+++ Task input +++
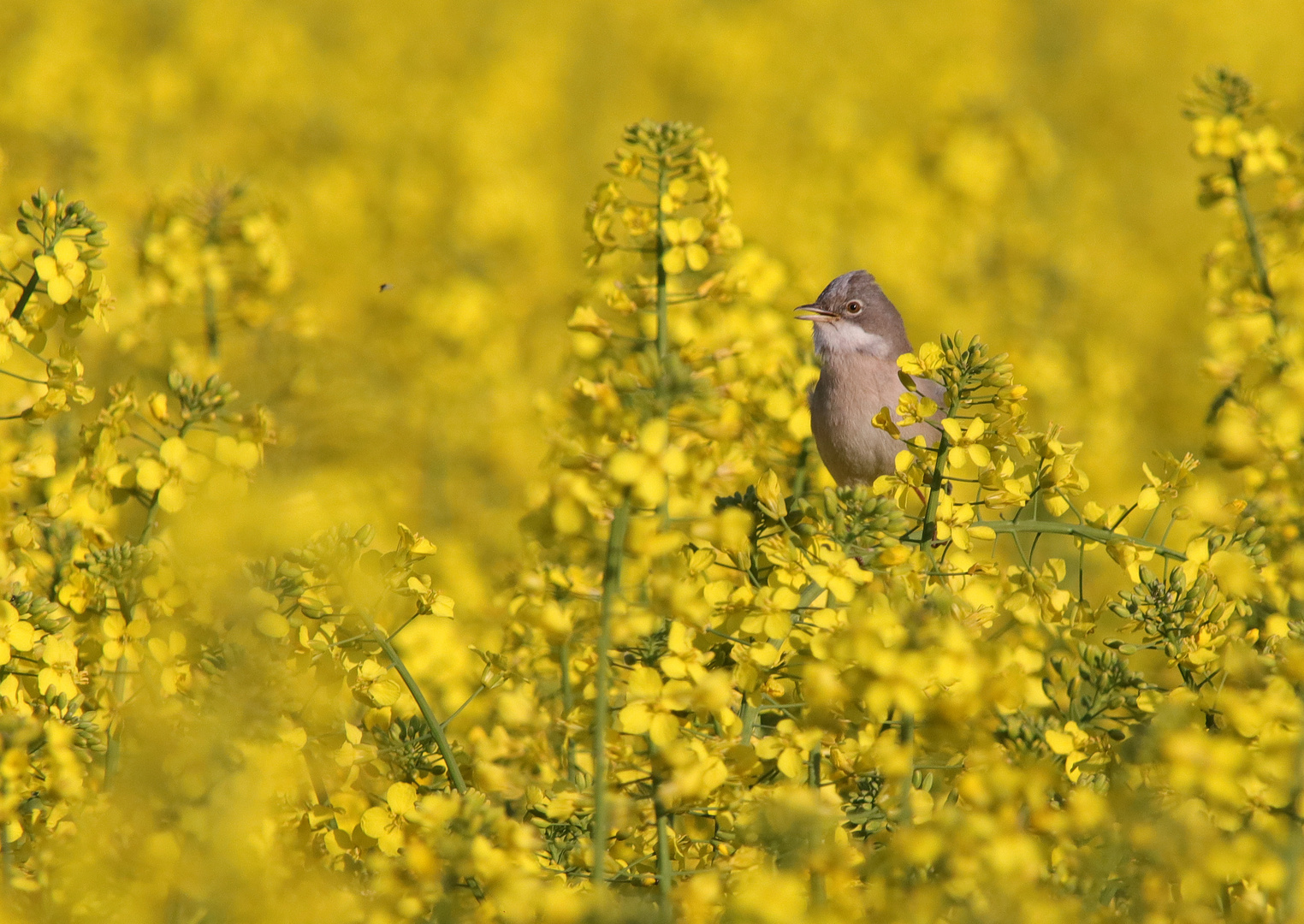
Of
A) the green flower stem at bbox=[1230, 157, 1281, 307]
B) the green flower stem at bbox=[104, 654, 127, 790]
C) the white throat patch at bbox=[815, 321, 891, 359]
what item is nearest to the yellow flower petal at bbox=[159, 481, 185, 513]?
the green flower stem at bbox=[104, 654, 127, 790]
+++
▶ [Exercise instructions]
Write out the records again, replacing "nearest" with "closest" and leaving everything else unchanged. Omit the pictures from your answer.

▶ [Written response]
Of
A) the green flower stem at bbox=[1230, 157, 1281, 307]
B) the green flower stem at bbox=[104, 654, 127, 790]
C) the white throat patch at bbox=[815, 321, 891, 359]
what item is closest to the yellow flower petal at bbox=[159, 481, 185, 513]?
the green flower stem at bbox=[104, 654, 127, 790]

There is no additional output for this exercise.